**What you will do**
From the listing below, retype exactly the line holding "Hôm nay (3/11), Quốc", the line holding "De nombreuses chèvres", and the lines between them; skip everything else.

◇ ◇ ◇ ◇

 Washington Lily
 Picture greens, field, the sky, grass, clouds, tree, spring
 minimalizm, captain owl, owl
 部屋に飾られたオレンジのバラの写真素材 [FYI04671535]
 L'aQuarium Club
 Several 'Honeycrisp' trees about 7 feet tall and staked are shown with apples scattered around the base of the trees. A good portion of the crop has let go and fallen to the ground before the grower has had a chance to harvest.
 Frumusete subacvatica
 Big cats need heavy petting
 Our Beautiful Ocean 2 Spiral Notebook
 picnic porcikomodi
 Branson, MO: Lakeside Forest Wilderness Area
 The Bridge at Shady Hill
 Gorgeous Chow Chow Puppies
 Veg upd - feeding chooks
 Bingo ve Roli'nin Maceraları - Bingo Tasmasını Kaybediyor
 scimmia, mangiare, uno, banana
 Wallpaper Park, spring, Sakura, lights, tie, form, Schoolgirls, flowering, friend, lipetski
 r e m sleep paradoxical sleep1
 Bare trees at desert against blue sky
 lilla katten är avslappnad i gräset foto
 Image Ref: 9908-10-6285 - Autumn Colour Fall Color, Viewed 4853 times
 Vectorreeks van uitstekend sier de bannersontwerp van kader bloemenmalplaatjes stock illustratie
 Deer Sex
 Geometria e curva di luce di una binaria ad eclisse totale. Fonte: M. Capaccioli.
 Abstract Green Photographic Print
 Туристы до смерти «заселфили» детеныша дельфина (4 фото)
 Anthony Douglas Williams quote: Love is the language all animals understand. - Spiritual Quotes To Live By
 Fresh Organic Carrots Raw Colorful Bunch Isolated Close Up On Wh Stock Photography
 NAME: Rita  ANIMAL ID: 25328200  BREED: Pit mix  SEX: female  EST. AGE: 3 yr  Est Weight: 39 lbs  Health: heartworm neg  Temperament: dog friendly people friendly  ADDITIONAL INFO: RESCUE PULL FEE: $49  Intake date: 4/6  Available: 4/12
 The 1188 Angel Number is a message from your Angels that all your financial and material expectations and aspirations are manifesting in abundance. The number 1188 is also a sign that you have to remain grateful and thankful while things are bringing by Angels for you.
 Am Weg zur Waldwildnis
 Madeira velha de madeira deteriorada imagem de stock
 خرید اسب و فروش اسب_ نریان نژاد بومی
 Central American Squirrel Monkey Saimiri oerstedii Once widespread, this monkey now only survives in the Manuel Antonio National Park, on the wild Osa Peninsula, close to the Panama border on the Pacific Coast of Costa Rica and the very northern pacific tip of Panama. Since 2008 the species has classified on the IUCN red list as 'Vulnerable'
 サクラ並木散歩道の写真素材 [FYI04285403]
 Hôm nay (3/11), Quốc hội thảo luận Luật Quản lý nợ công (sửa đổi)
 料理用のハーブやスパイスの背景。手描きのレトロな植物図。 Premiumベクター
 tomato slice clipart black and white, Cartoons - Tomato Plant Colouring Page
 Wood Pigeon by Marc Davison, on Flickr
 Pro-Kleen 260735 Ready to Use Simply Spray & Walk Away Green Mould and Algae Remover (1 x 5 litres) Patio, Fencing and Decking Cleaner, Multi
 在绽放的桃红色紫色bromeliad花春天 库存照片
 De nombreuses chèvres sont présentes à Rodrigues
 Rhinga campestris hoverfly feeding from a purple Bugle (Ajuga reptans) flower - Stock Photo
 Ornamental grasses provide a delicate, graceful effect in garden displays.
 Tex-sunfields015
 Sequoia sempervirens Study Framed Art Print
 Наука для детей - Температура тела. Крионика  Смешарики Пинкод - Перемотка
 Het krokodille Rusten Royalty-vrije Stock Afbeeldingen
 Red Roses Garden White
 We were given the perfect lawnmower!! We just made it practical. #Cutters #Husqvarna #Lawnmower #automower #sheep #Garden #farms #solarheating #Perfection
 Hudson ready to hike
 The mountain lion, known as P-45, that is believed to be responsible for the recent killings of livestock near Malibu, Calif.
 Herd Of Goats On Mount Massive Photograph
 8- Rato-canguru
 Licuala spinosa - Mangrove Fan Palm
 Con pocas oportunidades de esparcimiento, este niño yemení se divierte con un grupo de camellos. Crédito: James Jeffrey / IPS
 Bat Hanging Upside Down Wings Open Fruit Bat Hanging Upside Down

◇ ◇ ◇ ◇

**Response to the task**
 Hôm nay (3/11), Quốc hội thảo luận Luật Quản lý nợ công (sửa đổi)
 料理用のハーブやスパイスの背景。手描きのレトロな植物図。 Premiumベクター
 tomato slice clipart black and white, Cartoons - Tomato Plant Colouring Page
 Wood Pigeon by Marc Davison, on Flickr
 Pro-Kleen 260735 Ready to Use Simply Spray & Walk Away Green Mould and Algae Remover (1 x 5 litres) Patio, Fencing and Decking Cleaner, Multi
 在绽放的桃红色紫色bromeliad花春天 库存照片
 De nombreuses chèvres sont présentes à Rodrigues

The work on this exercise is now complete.